However, a recommendation system trained on a population-scale dataset only works well if it knows enough about “user history and context” to draw meaningful preference connections between users. Extrapolating what one user might like to see next (or would watch the longest) from a set of inferred similar users and their watch behaviors yields to outcomes such as my YouTube homepage being filled with a hundred viral, sensationalist videos for each high-quality recommendation.

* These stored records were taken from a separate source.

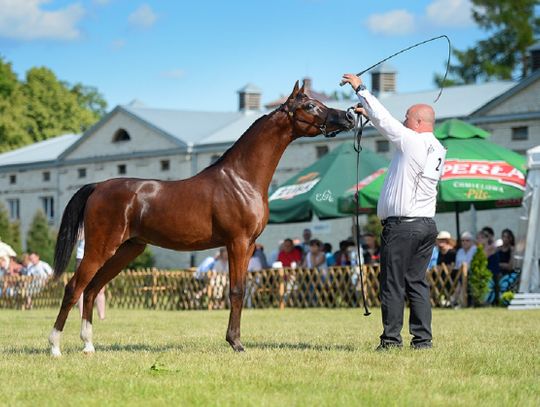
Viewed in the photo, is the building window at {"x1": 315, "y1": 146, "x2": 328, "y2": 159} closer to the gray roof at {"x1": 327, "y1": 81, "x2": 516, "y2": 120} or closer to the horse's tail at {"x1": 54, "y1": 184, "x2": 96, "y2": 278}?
the gray roof at {"x1": 327, "y1": 81, "x2": 516, "y2": 120}

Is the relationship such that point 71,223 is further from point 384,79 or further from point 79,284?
point 384,79

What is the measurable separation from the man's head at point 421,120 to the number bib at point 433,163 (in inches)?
9.1

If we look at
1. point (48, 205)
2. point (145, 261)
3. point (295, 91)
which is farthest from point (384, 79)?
point (295, 91)

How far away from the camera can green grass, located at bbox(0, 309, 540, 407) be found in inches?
272

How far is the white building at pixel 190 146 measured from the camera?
4578cm

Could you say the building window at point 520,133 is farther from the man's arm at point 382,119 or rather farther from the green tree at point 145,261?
the man's arm at point 382,119

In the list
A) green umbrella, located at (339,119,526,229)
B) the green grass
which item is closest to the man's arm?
the green grass

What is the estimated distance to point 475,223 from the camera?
44.6 meters

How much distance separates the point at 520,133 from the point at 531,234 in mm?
26427

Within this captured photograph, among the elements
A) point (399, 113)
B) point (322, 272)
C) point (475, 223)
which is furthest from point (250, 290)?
point (399, 113)

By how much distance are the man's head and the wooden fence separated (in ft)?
39.2

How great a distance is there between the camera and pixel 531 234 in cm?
2002

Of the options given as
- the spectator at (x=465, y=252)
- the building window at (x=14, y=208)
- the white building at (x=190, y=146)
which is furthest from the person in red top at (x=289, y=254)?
the building window at (x=14, y=208)

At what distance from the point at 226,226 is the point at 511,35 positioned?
60.0 metres
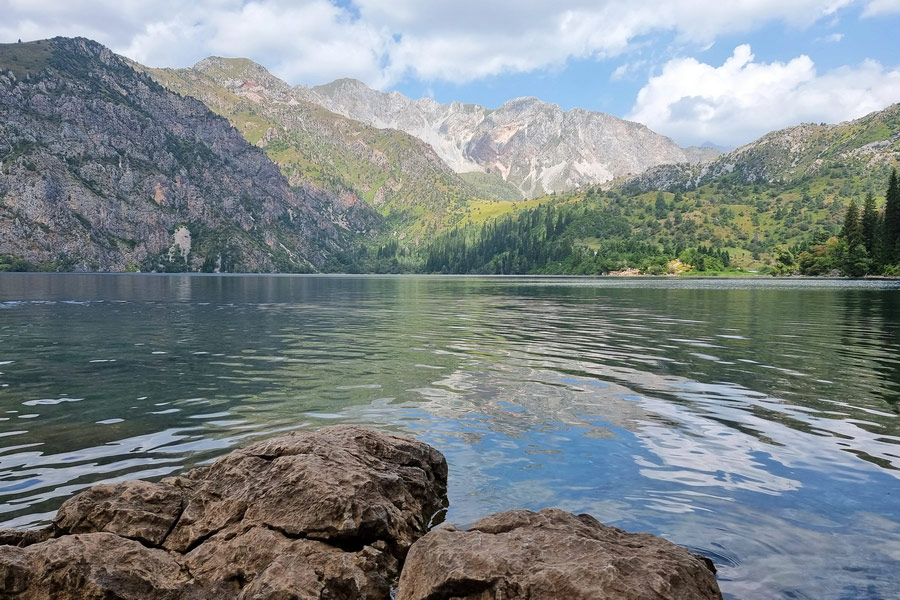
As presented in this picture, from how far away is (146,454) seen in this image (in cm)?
1666

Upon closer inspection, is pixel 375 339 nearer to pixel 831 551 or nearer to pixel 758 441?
pixel 758 441

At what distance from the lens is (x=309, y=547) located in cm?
911

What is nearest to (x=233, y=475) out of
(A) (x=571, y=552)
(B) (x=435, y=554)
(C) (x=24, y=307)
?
(B) (x=435, y=554)

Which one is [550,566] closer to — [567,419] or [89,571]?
[89,571]

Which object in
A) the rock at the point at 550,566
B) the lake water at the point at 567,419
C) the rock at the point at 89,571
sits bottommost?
the lake water at the point at 567,419

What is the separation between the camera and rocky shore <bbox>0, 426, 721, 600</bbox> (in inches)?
303

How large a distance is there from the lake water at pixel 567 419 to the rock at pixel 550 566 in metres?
2.48

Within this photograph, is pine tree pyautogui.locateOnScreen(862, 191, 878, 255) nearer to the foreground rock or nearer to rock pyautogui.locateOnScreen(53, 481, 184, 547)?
the foreground rock

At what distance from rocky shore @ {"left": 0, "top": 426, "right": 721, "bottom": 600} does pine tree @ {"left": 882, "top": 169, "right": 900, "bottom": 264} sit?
221265mm

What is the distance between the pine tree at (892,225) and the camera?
17925 centimetres

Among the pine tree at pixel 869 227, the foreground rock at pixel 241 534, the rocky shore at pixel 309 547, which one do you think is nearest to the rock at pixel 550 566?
the rocky shore at pixel 309 547

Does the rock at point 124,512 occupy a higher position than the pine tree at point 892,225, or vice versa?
the pine tree at point 892,225

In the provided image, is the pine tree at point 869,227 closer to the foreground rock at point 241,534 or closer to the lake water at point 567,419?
the lake water at point 567,419

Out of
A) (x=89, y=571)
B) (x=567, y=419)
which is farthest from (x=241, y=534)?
(x=567, y=419)
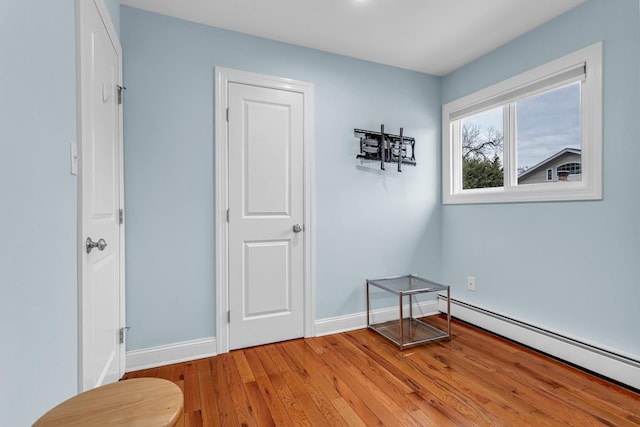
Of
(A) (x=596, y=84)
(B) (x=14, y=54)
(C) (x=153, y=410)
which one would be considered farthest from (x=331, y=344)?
(A) (x=596, y=84)

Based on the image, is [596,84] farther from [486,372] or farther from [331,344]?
[331,344]

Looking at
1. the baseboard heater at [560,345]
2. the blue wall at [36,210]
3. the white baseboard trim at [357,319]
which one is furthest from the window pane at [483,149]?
the blue wall at [36,210]

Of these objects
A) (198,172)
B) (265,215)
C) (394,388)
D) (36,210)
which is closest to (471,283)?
(394,388)

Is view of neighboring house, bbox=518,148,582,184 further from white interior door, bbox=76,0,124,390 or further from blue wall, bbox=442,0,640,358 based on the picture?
white interior door, bbox=76,0,124,390

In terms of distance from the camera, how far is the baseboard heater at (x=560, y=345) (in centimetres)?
190

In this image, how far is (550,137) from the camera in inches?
95.1

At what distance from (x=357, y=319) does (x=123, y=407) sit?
89.7 inches

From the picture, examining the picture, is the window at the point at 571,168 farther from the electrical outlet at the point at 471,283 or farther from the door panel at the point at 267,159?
the door panel at the point at 267,159

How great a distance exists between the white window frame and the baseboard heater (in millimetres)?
976

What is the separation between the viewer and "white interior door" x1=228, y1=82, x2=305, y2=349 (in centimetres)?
242

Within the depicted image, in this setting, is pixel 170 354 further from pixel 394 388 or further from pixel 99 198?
pixel 394 388

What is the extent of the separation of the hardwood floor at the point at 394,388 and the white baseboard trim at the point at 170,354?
49 millimetres

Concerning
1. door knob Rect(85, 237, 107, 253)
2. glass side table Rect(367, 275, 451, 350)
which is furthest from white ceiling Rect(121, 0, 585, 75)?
glass side table Rect(367, 275, 451, 350)

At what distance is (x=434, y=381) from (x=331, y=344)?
2.73 ft
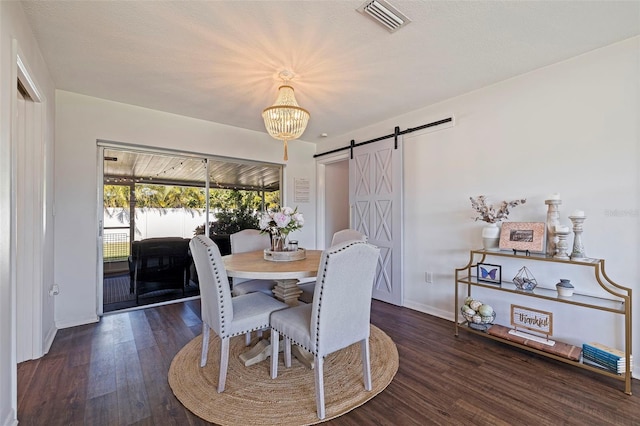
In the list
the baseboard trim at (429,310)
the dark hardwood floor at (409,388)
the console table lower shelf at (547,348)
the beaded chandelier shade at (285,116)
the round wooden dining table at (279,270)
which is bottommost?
the dark hardwood floor at (409,388)

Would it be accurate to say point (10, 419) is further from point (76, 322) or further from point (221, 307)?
point (76, 322)

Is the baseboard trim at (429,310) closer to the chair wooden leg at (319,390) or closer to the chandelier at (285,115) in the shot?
the chair wooden leg at (319,390)

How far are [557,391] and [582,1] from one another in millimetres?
Result: 2424

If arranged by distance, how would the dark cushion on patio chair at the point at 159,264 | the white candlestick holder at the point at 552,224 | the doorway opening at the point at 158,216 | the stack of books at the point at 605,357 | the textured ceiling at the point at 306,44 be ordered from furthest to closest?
the dark cushion on patio chair at the point at 159,264
the doorway opening at the point at 158,216
the white candlestick holder at the point at 552,224
the stack of books at the point at 605,357
the textured ceiling at the point at 306,44

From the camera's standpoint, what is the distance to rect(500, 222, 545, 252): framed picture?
2.29 meters

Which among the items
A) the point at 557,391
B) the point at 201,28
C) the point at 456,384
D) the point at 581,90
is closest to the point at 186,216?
the point at 201,28

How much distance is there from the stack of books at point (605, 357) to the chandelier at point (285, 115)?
2.76 meters

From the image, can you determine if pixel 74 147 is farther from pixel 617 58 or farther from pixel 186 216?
pixel 617 58

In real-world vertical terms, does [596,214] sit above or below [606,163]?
below

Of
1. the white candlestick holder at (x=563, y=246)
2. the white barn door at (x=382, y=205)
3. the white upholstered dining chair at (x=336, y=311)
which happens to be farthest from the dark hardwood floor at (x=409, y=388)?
the white barn door at (x=382, y=205)

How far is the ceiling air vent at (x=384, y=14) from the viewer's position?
168cm

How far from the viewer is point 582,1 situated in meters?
1.66

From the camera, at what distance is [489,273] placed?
2.63 meters

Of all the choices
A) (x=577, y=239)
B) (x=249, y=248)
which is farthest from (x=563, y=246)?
(x=249, y=248)
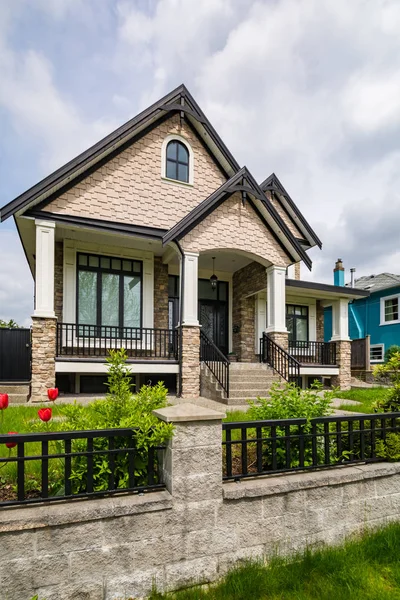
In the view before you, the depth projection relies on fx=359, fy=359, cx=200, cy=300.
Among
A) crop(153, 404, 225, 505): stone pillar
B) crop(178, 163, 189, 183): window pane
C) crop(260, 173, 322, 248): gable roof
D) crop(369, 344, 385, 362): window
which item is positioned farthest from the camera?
crop(369, 344, 385, 362): window

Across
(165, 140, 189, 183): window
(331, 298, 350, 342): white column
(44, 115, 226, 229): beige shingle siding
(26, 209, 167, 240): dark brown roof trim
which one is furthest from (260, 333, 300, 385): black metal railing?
(165, 140, 189, 183): window

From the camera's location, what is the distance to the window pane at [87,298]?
34.8 feet

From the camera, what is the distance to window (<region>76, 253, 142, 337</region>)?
10.7 metres

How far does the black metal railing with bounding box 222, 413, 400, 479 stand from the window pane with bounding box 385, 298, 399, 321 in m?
18.4

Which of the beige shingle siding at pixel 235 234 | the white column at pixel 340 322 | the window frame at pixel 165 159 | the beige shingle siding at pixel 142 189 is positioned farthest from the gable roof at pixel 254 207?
the white column at pixel 340 322

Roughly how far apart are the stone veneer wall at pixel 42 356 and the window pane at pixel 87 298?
1858 millimetres

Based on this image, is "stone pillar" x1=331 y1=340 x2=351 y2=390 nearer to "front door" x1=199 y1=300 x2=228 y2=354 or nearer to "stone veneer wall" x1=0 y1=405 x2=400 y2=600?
"front door" x1=199 y1=300 x2=228 y2=354

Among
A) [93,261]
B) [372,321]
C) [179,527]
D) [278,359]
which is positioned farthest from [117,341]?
[372,321]

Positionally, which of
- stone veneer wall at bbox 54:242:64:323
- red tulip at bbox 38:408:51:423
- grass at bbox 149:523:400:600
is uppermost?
stone veneer wall at bbox 54:242:64:323

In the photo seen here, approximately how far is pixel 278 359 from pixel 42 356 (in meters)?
6.56

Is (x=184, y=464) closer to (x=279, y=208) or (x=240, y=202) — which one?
(x=240, y=202)

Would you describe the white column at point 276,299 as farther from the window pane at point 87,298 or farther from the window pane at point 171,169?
the window pane at point 87,298

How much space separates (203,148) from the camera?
1195 centimetres

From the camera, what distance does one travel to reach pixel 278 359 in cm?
1085
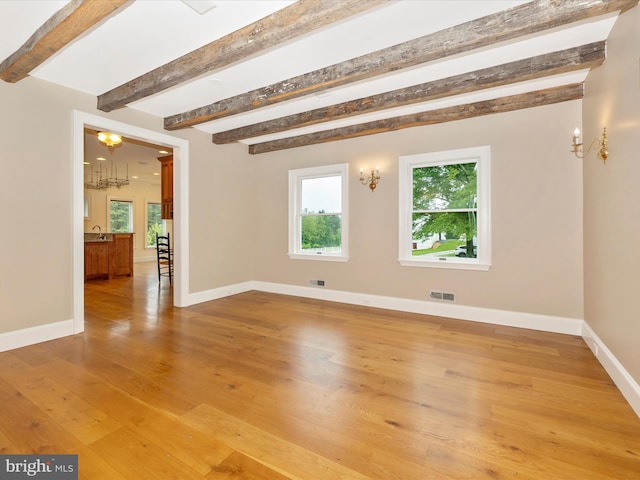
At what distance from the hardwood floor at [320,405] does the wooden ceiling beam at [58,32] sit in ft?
8.40

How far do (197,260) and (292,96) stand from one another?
2.98 m

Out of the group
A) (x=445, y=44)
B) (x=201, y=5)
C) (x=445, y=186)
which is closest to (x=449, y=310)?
(x=445, y=186)

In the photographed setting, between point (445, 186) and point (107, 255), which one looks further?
point (107, 255)

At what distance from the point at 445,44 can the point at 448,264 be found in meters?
2.65

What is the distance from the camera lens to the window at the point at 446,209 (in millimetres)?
3895

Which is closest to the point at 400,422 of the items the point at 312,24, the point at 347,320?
the point at 347,320

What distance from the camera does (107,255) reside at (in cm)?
704

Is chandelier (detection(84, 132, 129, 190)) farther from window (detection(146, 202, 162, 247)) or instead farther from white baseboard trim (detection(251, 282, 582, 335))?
white baseboard trim (detection(251, 282, 582, 335))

So while YouTube has the advantage of being the only platform where you can find a detailed, well-researched tutorial by anyone on anything, it lacks the inherent curation of platforms like Netflix and MUBI. For selective consumers, using YouTube to find quality content feels like a game of cornhole.
Less noise, more signal
“TV was in a language I didn’t understand, there was nothing to buy, no advertisements anywhere, so all I’d be doing was walk around, think and write. My brain felt like it was at rest, free from the consuming frenzy… Maybe it could have seemed like boredom at first, but it quickly became very soulful.” — Celine, Before Sunset (2004)
Counter-argument: Recommendations systems are the capitalistic product of social media. Eschew data in favor of specifically curated experiences.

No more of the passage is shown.